Task objective:
On every line of the listing, check for "apple"; copy the lines that have it.

Source records:

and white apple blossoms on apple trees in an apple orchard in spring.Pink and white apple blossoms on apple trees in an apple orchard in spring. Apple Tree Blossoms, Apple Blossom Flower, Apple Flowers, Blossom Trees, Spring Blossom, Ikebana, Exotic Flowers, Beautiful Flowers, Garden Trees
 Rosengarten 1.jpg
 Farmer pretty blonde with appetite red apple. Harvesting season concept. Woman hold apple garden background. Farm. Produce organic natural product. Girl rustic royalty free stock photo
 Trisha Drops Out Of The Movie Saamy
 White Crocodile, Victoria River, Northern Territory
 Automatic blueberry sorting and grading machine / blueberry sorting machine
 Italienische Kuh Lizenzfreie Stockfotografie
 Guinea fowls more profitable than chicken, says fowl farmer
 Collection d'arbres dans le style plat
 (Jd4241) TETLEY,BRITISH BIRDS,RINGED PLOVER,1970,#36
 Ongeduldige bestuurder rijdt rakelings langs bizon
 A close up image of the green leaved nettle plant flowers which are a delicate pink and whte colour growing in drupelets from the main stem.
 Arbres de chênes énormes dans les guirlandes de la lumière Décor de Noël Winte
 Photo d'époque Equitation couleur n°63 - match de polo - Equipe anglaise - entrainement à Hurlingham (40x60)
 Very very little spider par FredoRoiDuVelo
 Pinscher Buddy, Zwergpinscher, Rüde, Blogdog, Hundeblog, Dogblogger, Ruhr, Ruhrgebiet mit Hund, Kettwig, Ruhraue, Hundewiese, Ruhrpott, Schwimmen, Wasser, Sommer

Task answer:
and white apple blossoms on apple trees in an apple orchard in spring.Pink and white apple blossoms on apple trees in an apple orchard in spring. Apple Tree Blossoms, Apple Blossom Flower, Apple Flowers, Blossom Trees, Spring Blossom, Ikebana, Exotic Flowers, Beautiful Flowers, Garden Trees
 Farmer pretty blonde with appetite red apple. Harvesting season concept. Woman hold apple garden background. Farm. Produce organic natural product. Girl rustic royalty free stock photo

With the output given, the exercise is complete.